Why Yoruba Wives are Called 'Iyawo' In Yoruba Tradition And Not 'Aya'
It is not known to most non-Yoruba speakers that the real Yoruba word for woman is ‘aya’ and ‘Iyawo’ widely used.
In the early years of the Yoruba people, the word Iyawo had no place in the Yoruba language until an event resulted in its use.
Image credits: Google (Sango image for illustration only)
And good-looking men like Sango, Ogun and others went to Iwo to ask for Wuraola's hand, but not with a woman, but with an uncontrollable rage. Wurola was rude to everyone. In fact, he insulted and cursed his defendants, who allowed them to leave the day they arrived in Ivo because they could not stand their misbehavior.
Beautiful Orunmila went to Iwo to win Wuraola's hand at the wedding. But before leaving, he consulted with the Higher Olimumare through Ifa. Olodumare said Orunmilaya had to be patient with Wuraola and endure his behavior, no matter how bad, in order to succeed in his desire to marry Wuraola.
When Orunmila arrived at the palace of King Iwo, she was greeted by Wuraola with a voice and a look of envy. Anxiously, Orunmila smiled and greeted him with sweet and sweet words and presented gifts to the king.
Orunmila Iwoda had remained seven days on earth that could not be described as anything but hell. Wuraola did not eat Orunmila fluid. Orunmila'dan insulted his kindness, but was silent and smiled at him. He smiled as he used the opon (prophecy board) game as a board and took his bag (or ominijek) from it. Although Orunmila was angry, he did not tell her with Olodumar's instructions or left Ivo.

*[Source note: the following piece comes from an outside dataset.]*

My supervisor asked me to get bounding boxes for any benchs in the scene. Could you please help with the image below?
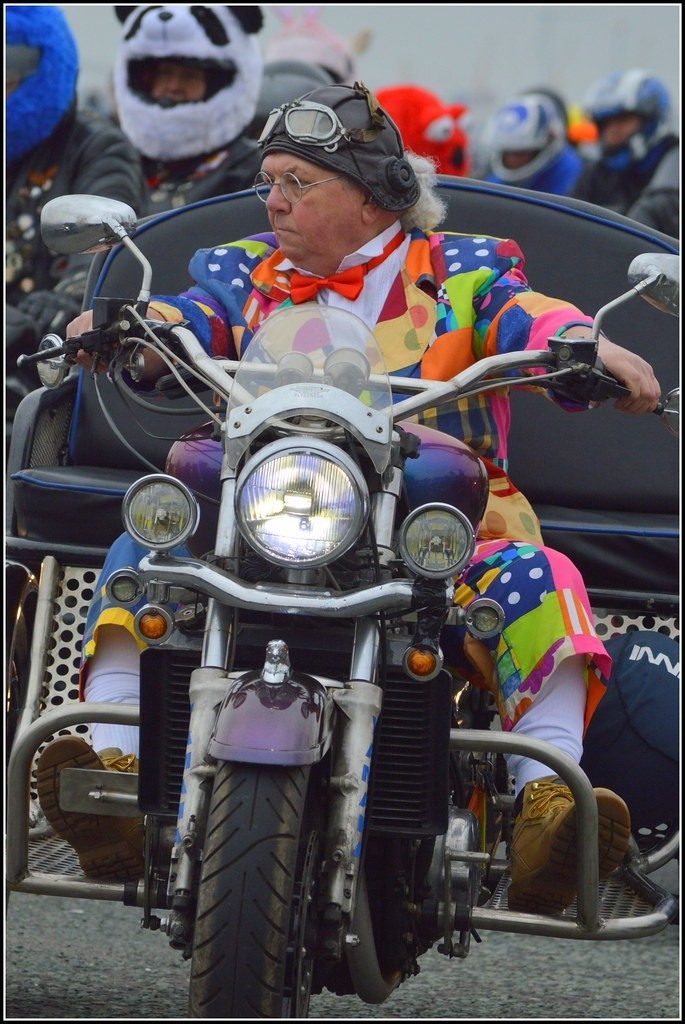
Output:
[11,171,680,598]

On the sixth day of Orunmila's stay in Ivo, King Ivo decided to marry Wuraola's daughter, deciding that she was a patient, kind, and tolerant man. In the meantime, Wuraola was scheduled to test her appropriate behavior to get a man with her bad behavior, good manners and temperament. She was a loving, caring and well-behaved lady. Orunmila was happy to hear Olodumare's instructions and returned to town with Wuraola on the seventh day.
Orunmila was welcomed by the townspeople for his achievements. When asked about his wife, Wuraola, he replied, "Iya ti mo je ni Iwo." Thus women became known as Iya-Iwo (suffering in Iwo) and now Iyawo.